Your objective: Across the data below, how many lines hold "name"? Answer with that number and nothing else.

Supplied information:
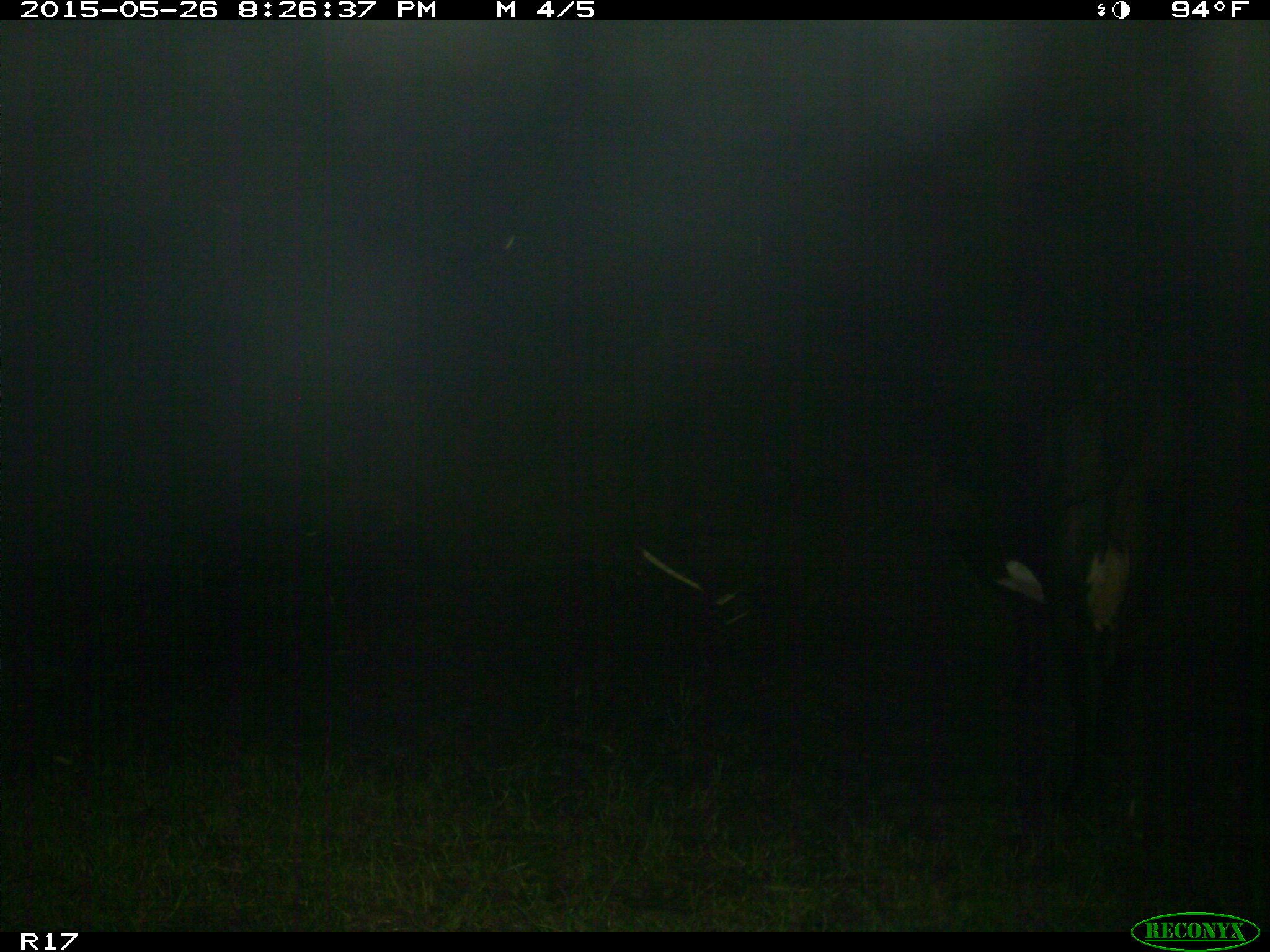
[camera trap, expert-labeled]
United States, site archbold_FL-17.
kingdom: Animalia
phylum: Chordata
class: Mammalia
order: Artiodactyla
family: Bovidae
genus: Bos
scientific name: Bos taurus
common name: domestic cow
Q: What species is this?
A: Bos taurus (domestic cow).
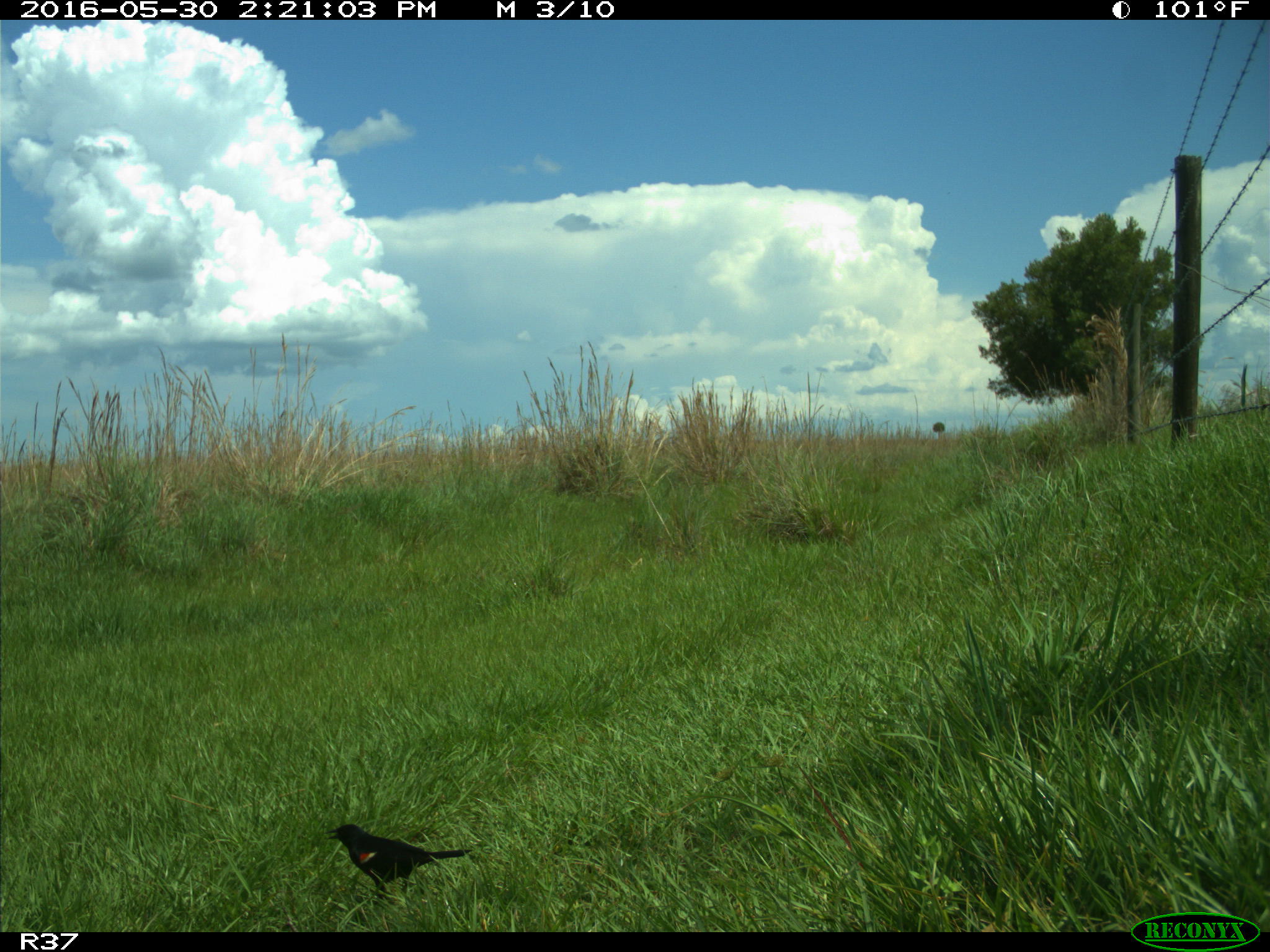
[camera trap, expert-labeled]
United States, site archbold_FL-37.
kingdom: Animalia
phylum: Chordata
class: Aves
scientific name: Aves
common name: birds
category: unidentified bird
Unidentified bird (birds) (Aves).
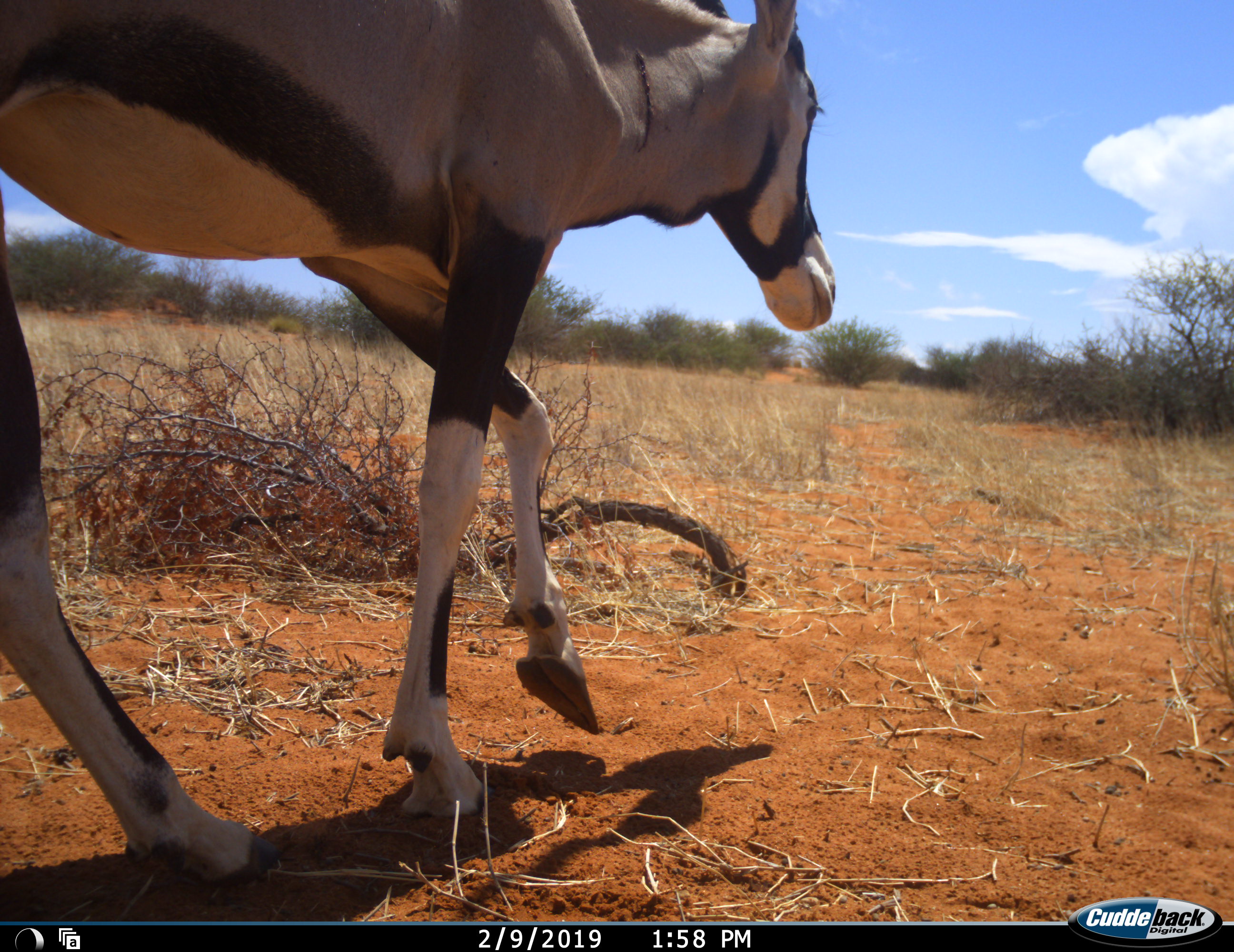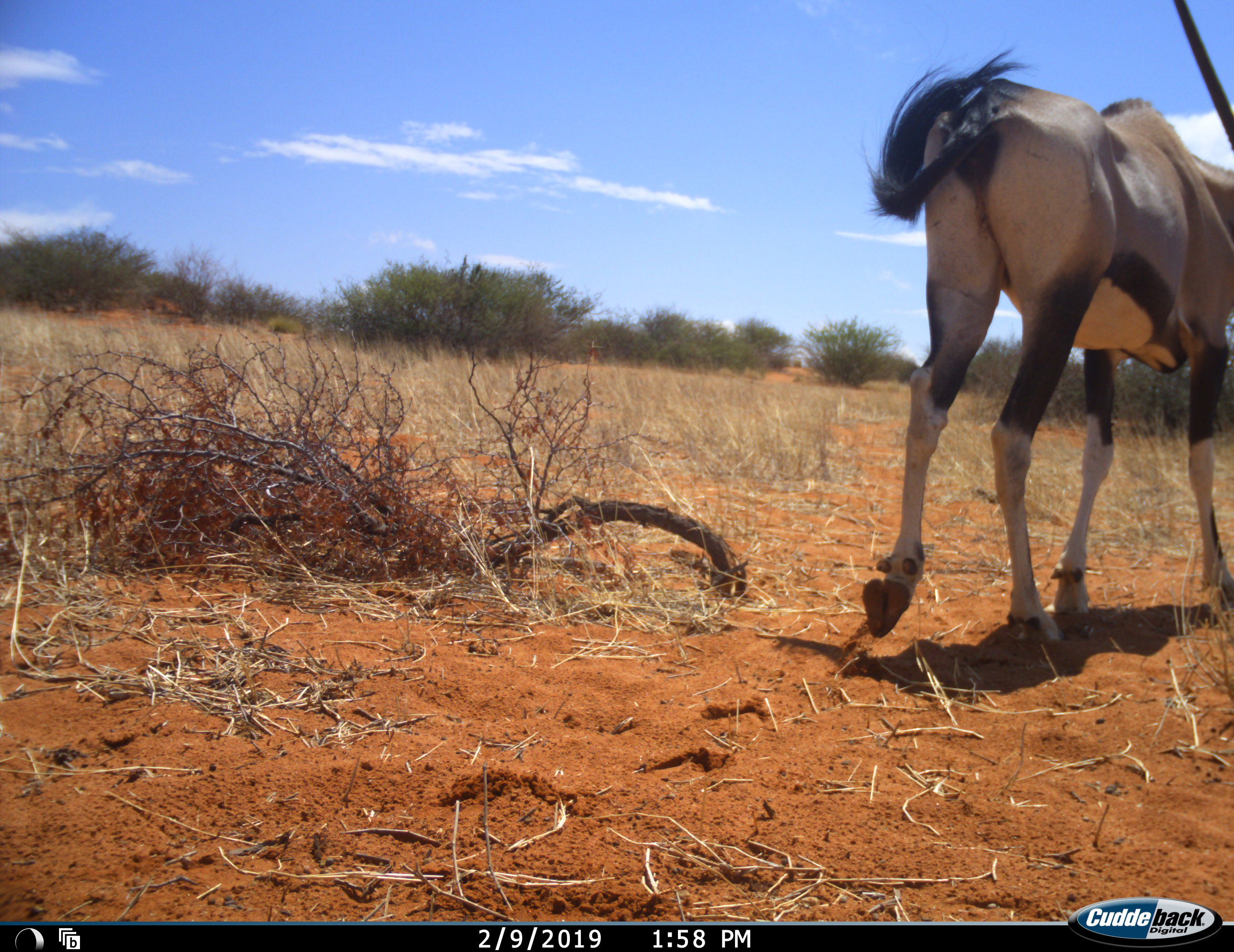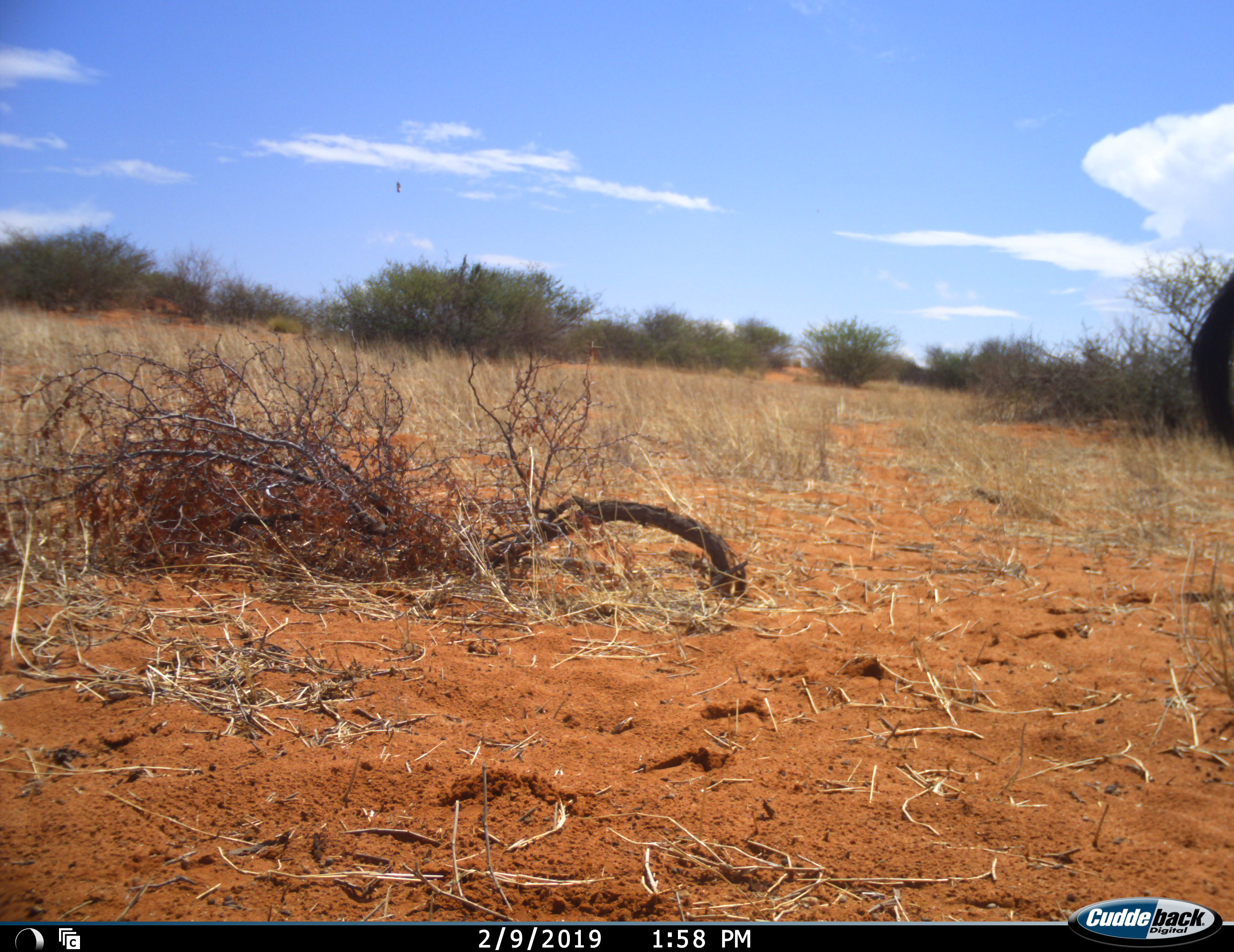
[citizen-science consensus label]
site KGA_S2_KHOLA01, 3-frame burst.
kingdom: Animalia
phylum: Chordata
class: Mammalia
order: Artiodactyla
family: Bovidae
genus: Oryx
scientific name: Oryx gazella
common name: gemsbok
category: oryx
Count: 1.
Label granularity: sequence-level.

Response for this exercise: 6